The Shaper put away her kit and joined Ghentun on a walk through the prototypes annex.
“I’m not sure what more can be done,” she said as they slid between the history pallets, on which were suspended most of the second-stage proposals for the inhabitants of the Tiers—a sobering record of extended development, indecision, and failure. Ghentun himself had made a number of significant mistakes early in his tenure.
He transferred his notes to the Shaper, who read them with several of her many eyes.
“No instructions. No orders,” she complained.
“Am I to make last-minute improvements—if they are improvements—at my own discretion? We’ve already given a few the capacity to reproduce—outside my control. That’s dangerous enough—though it increases their sensitivity. If we make them any more sensitive, they’ll tremble at a breeze—and die of stress. And if we make them any smarter, they’ll die of boredom.” She made a small whirring sound of irritation. “One could hardly call all those books amusing.”
Ghentun touched the outline of the single book in his bag. “They’re smart enough,” he said. “The Librarian wishes to examine an exceptional specimen.” He projected an image—a young male breed, bristling with aggression. “I saw this one first when they were sport-fighting along the fallow meadows. And once, I caught him staring in my direction as I walked past, almost as if he could see me.”

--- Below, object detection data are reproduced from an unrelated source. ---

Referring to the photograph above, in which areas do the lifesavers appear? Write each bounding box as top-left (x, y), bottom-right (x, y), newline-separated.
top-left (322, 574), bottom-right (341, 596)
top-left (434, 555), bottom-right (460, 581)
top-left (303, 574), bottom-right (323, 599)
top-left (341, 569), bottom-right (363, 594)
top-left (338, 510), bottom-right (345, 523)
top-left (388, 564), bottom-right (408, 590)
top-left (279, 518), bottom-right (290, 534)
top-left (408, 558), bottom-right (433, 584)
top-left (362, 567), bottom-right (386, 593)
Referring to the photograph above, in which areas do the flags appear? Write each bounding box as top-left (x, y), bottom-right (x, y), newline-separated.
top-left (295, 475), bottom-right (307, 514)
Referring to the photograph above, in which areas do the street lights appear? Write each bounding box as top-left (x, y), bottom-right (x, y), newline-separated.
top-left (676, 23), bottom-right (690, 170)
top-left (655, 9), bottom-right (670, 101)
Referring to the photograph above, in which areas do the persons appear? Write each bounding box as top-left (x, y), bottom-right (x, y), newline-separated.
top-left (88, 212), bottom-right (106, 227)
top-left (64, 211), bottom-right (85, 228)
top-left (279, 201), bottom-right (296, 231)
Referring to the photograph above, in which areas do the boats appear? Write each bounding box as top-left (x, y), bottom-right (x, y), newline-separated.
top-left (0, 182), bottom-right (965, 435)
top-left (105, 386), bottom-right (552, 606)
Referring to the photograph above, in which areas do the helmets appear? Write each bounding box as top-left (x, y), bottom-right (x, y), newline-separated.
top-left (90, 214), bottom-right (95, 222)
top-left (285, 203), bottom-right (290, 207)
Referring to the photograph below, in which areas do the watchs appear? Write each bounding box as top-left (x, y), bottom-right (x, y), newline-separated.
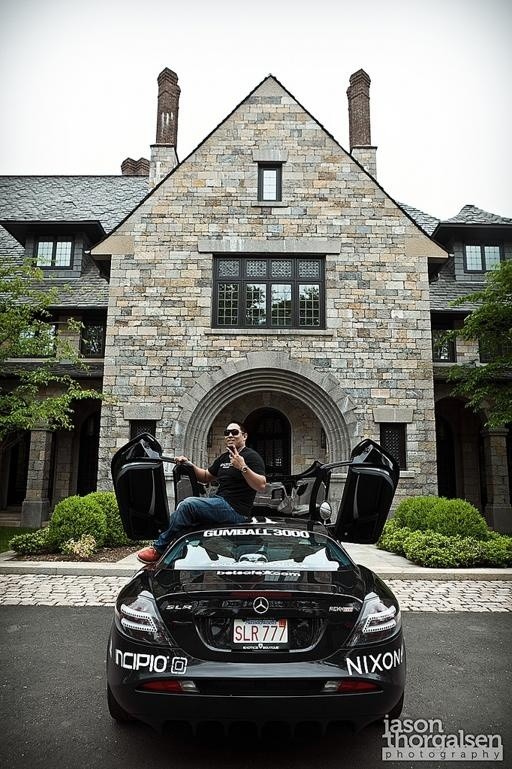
top-left (240, 465), bottom-right (248, 475)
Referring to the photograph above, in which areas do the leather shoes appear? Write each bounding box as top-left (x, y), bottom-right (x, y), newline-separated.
top-left (136, 547), bottom-right (162, 564)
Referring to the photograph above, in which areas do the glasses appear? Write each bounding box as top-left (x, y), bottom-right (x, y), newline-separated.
top-left (224, 429), bottom-right (245, 436)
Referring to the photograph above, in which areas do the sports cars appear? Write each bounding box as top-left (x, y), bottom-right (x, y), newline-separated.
top-left (100, 426), bottom-right (413, 727)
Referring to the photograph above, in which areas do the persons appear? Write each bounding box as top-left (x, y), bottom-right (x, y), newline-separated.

The Shaper thrust two arms forward, grasped the image, spun it, and let it go. It flew off and faded to nothing. She had an aversion to images. “His name is Jebrassy. I tuned him a bit hot. He’s a born marcher—he’ll join one of your suicide groups soon enough.”
“Reproduction?”
“He’s one of the new maters, if some fertile female will have him—which I doubt. He rings like a bell—even on the natal pad, something came to him, took his voice, and changed him. A strong dreamer, I suspect. The breeds ca
ll it straying—blank eyes, vacant stares, troubled sleep. Puts off the others.” The Shaper regarded Ghentun with a slant of her three mid-distance eyes—accusing, amused, impatient. “Do you stray, friend Ghentun?”
Ghentun did not dignify this absurdity with an answer. “This one seems right. I’ll confer with Grayne, arrange something…”
“Grayne? She’s still with us? Now there’s a piece of work. One of my finest—just goes on and on…”
“She’s a sama now, and march leader.”
“She was so fine in her youth. Shame on us all, sending our pretty children into that wasteland. I’ve never been proud of my labors here, Keeper.”
“No one else requires your talents, Shaper.”
She acknowledged as much. “The Librarian should be pleased. These breeds vibrate to the slightest trembling of the lines. While the Eidolons ride their endless circles of amusement, trying to ignore the obvious—down here, the breeds have become exquisitely sensitive to something I can’t perceive—though I do wonder. Perhaps it is the past…twisting, knotting, in agony. Am I right, Keeper?”
Ghentun did not answer this, either. They both knew it was likely—and the main reason for the existence of the Tiers.
“Yet wake by wake the generators fade—and the Chaos has no patience,” she said. “How long until you get the Librarian’s attention?”
“Soon,” Ghentun said.
“There’s no pleasing Eidolons. I’ve known that all my long life. If the Librarian’s still not happy—” The Shaper reached into Ghentun’s bag, swifter than he could think, and lifted out the green book with fingers so strong they threatened to crush it. “Archaic little treasure. You’ve stolen this from your sama,” she accused.
“Her predecessor, actually.”
“Enlightening?”
“It’s in breed-text. It changes whenever I read it—so I assume it’s not for our eyes.”